Copy out every line of the material below word for word, leaving out the pictures.

Dataset records

+ + + + +

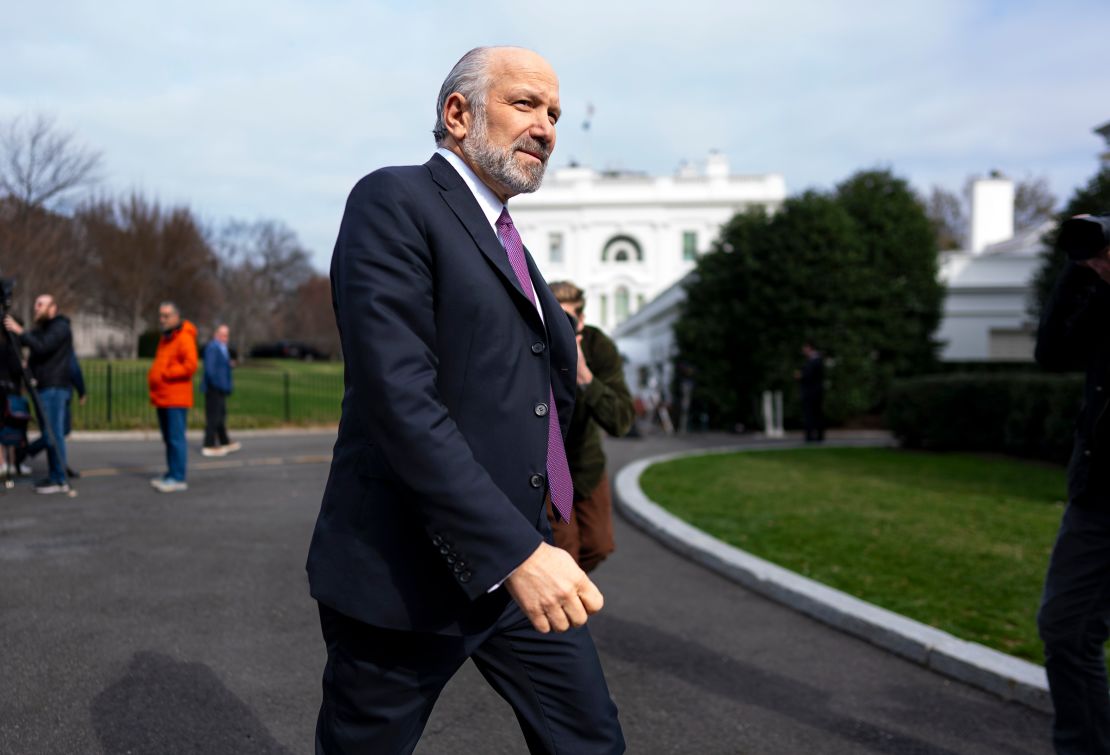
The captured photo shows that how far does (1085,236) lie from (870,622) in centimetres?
278

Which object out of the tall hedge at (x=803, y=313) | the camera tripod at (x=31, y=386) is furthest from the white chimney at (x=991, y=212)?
the camera tripod at (x=31, y=386)

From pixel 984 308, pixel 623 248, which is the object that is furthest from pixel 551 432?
pixel 623 248

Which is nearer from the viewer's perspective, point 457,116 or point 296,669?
point 457,116

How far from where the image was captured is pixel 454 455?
5.51ft

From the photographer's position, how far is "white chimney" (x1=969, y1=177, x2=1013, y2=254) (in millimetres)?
38969

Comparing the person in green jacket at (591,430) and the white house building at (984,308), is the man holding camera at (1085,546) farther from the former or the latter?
the white house building at (984,308)

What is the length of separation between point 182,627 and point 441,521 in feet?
11.7

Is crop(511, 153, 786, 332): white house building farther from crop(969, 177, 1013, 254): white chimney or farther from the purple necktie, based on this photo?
the purple necktie

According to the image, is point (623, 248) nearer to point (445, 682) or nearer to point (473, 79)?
point (473, 79)

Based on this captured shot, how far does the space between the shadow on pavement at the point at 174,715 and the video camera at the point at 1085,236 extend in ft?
9.83

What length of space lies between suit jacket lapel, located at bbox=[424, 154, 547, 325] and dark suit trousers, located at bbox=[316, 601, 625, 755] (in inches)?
26.4

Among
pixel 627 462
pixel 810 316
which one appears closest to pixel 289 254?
pixel 810 316

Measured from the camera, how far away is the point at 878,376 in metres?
24.1

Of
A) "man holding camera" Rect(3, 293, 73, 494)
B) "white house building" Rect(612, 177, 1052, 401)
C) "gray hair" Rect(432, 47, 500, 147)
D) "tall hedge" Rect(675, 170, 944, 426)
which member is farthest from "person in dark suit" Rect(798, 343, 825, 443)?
"gray hair" Rect(432, 47, 500, 147)
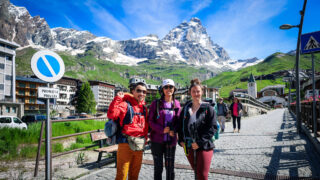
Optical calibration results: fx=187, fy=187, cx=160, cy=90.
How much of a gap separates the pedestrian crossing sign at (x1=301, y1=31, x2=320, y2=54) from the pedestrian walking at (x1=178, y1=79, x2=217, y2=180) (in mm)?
6614

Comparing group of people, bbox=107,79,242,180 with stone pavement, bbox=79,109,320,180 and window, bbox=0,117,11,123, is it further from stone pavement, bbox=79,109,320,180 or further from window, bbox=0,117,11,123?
window, bbox=0,117,11,123

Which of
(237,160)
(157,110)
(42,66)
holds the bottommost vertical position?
(237,160)

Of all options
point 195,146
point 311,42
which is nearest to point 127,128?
point 195,146

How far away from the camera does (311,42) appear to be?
286 inches

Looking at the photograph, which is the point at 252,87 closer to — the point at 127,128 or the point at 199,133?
the point at 199,133

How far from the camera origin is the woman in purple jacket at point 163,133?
3.43 metres

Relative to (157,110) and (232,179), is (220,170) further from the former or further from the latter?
(157,110)

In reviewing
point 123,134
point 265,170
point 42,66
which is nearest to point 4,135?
point 42,66

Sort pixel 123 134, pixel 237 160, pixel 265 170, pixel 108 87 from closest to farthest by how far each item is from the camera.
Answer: pixel 123 134, pixel 265 170, pixel 237 160, pixel 108 87

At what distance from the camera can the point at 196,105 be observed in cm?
345

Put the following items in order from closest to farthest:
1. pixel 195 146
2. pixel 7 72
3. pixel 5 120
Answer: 1. pixel 195 146
2. pixel 5 120
3. pixel 7 72

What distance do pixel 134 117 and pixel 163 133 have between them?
61 centimetres

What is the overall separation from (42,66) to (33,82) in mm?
86399

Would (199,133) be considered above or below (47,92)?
below
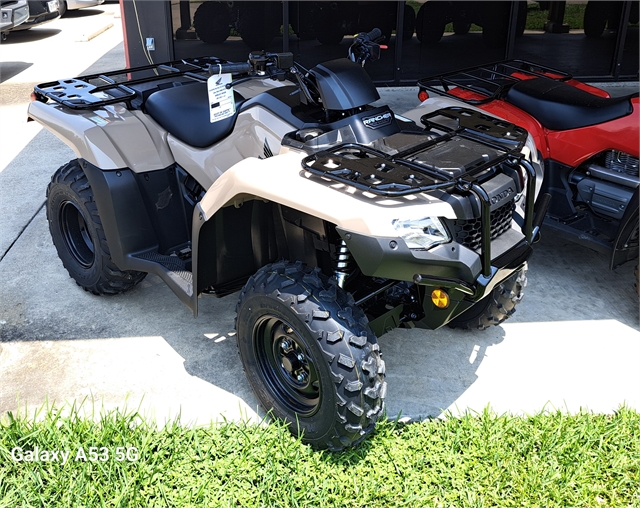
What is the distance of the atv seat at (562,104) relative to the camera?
3.79m

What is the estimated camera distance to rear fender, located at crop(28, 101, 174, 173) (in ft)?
10.9

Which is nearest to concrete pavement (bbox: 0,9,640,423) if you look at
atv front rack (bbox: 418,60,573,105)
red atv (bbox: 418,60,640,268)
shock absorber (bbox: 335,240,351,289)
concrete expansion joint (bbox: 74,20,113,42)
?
red atv (bbox: 418,60,640,268)

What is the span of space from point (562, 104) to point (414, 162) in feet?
5.98

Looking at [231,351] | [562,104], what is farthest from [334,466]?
→ [562,104]

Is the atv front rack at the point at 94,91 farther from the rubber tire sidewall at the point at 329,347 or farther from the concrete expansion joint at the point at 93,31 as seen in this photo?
the concrete expansion joint at the point at 93,31

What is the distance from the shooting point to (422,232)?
237 centimetres

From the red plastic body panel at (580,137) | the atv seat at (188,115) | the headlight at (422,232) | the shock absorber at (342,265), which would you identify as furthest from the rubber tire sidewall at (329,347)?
the red plastic body panel at (580,137)

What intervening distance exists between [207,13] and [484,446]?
20.5 ft

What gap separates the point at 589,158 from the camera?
3.87 meters

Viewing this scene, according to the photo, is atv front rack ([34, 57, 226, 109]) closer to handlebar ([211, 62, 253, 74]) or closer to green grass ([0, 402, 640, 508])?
handlebar ([211, 62, 253, 74])

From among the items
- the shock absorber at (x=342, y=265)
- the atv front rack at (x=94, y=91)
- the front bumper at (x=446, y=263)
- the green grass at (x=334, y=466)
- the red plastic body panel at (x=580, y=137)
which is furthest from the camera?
the red plastic body panel at (x=580, y=137)

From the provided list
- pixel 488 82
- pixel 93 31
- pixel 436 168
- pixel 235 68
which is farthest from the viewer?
pixel 93 31

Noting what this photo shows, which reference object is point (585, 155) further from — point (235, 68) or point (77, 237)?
point (77, 237)

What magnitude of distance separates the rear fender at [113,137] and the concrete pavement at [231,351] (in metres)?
0.90
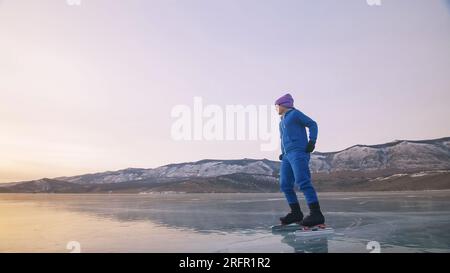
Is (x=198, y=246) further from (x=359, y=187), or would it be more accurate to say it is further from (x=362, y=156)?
(x=362, y=156)

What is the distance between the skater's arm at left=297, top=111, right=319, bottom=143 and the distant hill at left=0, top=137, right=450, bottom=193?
208 ft

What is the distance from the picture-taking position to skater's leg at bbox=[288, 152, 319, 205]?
603 cm

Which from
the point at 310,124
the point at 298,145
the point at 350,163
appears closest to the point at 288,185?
the point at 298,145

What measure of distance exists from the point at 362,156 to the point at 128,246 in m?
107

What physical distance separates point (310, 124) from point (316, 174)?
288 ft

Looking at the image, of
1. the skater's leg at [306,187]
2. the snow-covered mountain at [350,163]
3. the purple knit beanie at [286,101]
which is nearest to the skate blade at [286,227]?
the skater's leg at [306,187]

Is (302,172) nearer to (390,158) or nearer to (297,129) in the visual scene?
(297,129)

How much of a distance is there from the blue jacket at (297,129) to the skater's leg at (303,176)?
0.46 feet

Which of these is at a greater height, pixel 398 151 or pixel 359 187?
pixel 398 151

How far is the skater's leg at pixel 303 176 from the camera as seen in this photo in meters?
6.03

+ + + + +

RESPONSE TO THE EXERCISE —
The captured photo shows that how far does (1085,236) lie from (870,622) in centimetres?
278

Which object out of the tall hedge at (x=803, y=313) | the camera tripod at (x=31, y=386) is furthest from the white chimney at (x=991, y=212)?
the camera tripod at (x=31, y=386)

From pixel 984 308, pixel 623 248, which is the object that is furthest from pixel 551 432?
pixel 623 248

Which is nearer from the viewer's perspective, point 457,116 or point 296,669?
point 457,116

How far from where the image was captured is pixel 454 455?
5.51ft

From the photographer's position, how far is "white chimney" (x1=969, y1=177, x2=1013, y2=254) (in millimetres)?
38969

Comparing the person in green jacket at (591,430) and the white house building at (984,308), is the man holding camera at (1085,546) farther from the former or the latter?
the white house building at (984,308)

What is the length of separation between point 182,627 and point 441,521 in feet?
11.7

Is crop(511, 153, 786, 332): white house building farther from crop(969, 177, 1013, 254): white chimney or farther from the purple necktie, based on this photo?
the purple necktie

According to the image, is point (623, 248) nearer to point (445, 682) or nearer to point (473, 79)?
point (473, 79)

Based on this captured shot, how far does the space between the shadow on pavement at the point at 174,715 and the video camera at the point at 1085,236 extend in ft?
9.83

What length of space lies between suit jacket lapel, located at bbox=[424, 154, 547, 325] and dark suit trousers, located at bbox=[316, 601, 625, 755] (in inches)?
26.4

Among
pixel 627 462
pixel 810 316
which one appears closest to pixel 289 254?
pixel 810 316

Measured from the camera, how far away is the point at 878,376 in metres?
24.1

Of
A) "man holding camera" Rect(3, 293, 73, 494)
B) "white house building" Rect(612, 177, 1052, 401)
C) "gray hair" Rect(432, 47, 500, 147)
D) "tall hedge" Rect(675, 170, 944, 426)
which member is farthest from "person in dark suit" Rect(798, 343, 825, 443)?
"gray hair" Rect(432, 47, 500, 147)
Optical calibration results: fx=187, fy=187, cx=160, cy=90.
How much of a gap separates the pedestrian crossing sign at (x1=301, y1=31, x2=320, y2=54) from the pedestrian walking at (x1=178, y1=79, x2=217, y2=180) (in mm)?
6614

Comparing group of people, bbox=107,79,242,180 with stone pavement, bbox=79,109,320,180 and window, bbox=0,117,11,123, is it further from stone pavement, bbox=79,109,320,180 or further from window, bbox=0,117,11,123?
window, bbox=0,117,11,123

Which of
(237,160)
(157,110)
(42,66)
holds the bottommost vertical position?
(237,160)

Of all options
point 195,146
point 311,42
which is nearest to point 127,128?
point 195,146

How far away from the camera does (311,42) appear to be?
286 inches

Looking at the photograph, which is the point at 252,87 closer to — the point at 127,128 or the point at 199,133?
the point at 199,133

How far from the camera origin is the woman in purple jacket at point 163,133?
3.43 metres

Relative to (157,110) and (232,179), is (220,170) further from the former or further from the latter?
(157,110)

In reviewing
point 123,134
point 265,170
point 42,66
which is nearest to point 4,135?
point 42,66

Sort pixel 123 134, pixel 237 160, pixel 265 170, pixel 108 87 from closest to farthest by how far each item is from the camera.
Answer: pixel 123 134, pixel 265 170, pixel 237 160, pixel 108 87

At what distance from the camera can the point at 196,105 be observed in cm?
345

Put the following items in order from closest to farthest:
1. pixel 195 146
2. pixel 7 72
3. pixel 5 120
Answer: 1. pixel 195 146
2. pixel 5 120
3. pixel 7 72

What distance do pixel 134 117 and pixel 163 133 have between them?
61 centimetres

What is the overall separation from (42,66) to (33,82) in mm?
86399

Would (199,133) be considered above or below (47,92)?
below
What is the distance of the atv seat at (562,104) relative to the camera?
3.79m

What is the estimated camera distance to rear fender, located at crop(28, 101, 174, 173) (in ft)?
10.9

Which is nearest to concrete pavement (bbox: 0,9,640,423) if you look at
atv front rack (bbox: 418,60,573,105)
red atv (bbox: 418,60,640,268)
shock absorber (bbox: 335,240,351,289)
concrete expansion joint (bbox: 74,20,113,42)
?
red atv (bbox: 418,60,640,268)

What is the span of space from point (562, 104) to point (414, 162) in feet?
5.98

Looking at [231,351] | [562,104], what is farthest from [334,466]?
→ [562,104]

Is the atv front rack at the point at 94,91 farther from the rubber tire sidewall at the point at 329,347 or farther from the concrete expansion joint at the point at 93,31 as seen in this photo?
the concrete expansion joint at the point at 93,31

What is the distance from the shooting point to (422,232)?
237 centimetres

From the red plastic body panel at (580,137) | the atv seat at (188,115) | the headlight at (422,232) | the shock absorber at (342,265), which would you identify as furthest from the rubber tire sidewall at (329,347)?
the red plastic body panel at (580,137)

What intervening distance exists between [207,13] and [484,446]?
20.5 ft

What gap separates the point at 589,158 from the camera?
3.87 meters

Viewing this scene, according to the photo, is atv front rack ([34, 57, 226, 109]) closer to handlebar ([211, 62, 253, 74]) or closer to green grass ([0, 402, 640, 508])?
handlebar ([211, 62, 253, 74])

From among the items
- the shock absorber at (x=342, y=265)
- the atv front rack at (x=94, y=91)
- the front bumper at (x=446, y=263)
- the green grass at (x=334, y=466)
- the red plastic body panel at (x=580, y=137)
which is furthest from the camera?
the red plastic body panel at (x=580, y=137)

From the provided list
- pixel 488 82
- pixel 93 31
- pixel 436 168
- pixel 235 68
which is farthest from the viewer?
pixel 93 31

Noting what this photo shows, which reference object is point (585, 155) further from — point (235, 68) or point (77, 237)?
point (77, 237)

What magnitude of distance separates the rear fender at [113,137] and the concrete pavement at [231,351] (in metres)?
0.90
Is (x=198, y=246) further from (x=359, y=187), or would it be more accurate to say it is further from (x=362, y=156)?
(x=362, y=156)

What is the distance between the skater's arm at left=297, top=111, right=319, bottom=143 and the distant hill at left=0, top=137, right=450, bottom=193?
208 ft

What is the distance from the picture-taking position to skater's leg at bbox=[288, 152, 319, 205]?
603 cm

Which from
the point at 310,124
the point at 298,145
the point at 350,163
appears closest to the point at 288,185?
the point at 298,145

What measure of distance exists from the point at 362,156 to the point at 128,246 in m?
107

What physical distance separates point (310, 124) from point (316, 174)?
288 ft

Looking at the image, of
1. the skater's leg at [306,187]
2. the snow-covered mountain at [350,163]
3. the purple knit beanie at [286,101]
which is nearest to the skate blade at [286,227]?
the skater's leg at [306,187]

Is (302,172) nearer to (390,158) or nearer to (297,129) in the visual scene?
(297,129)

How much of a distance is there from the blue jacket at (297,129) to the skater's leg at (303,176)?
0.46 feet

Which of these is at a greater height, pixel 398 151 or pixel 359 187?
pixel 398 151

How far is the skater's leg at pixel 303 176 from the camera as seen in this photo in meters?
6.03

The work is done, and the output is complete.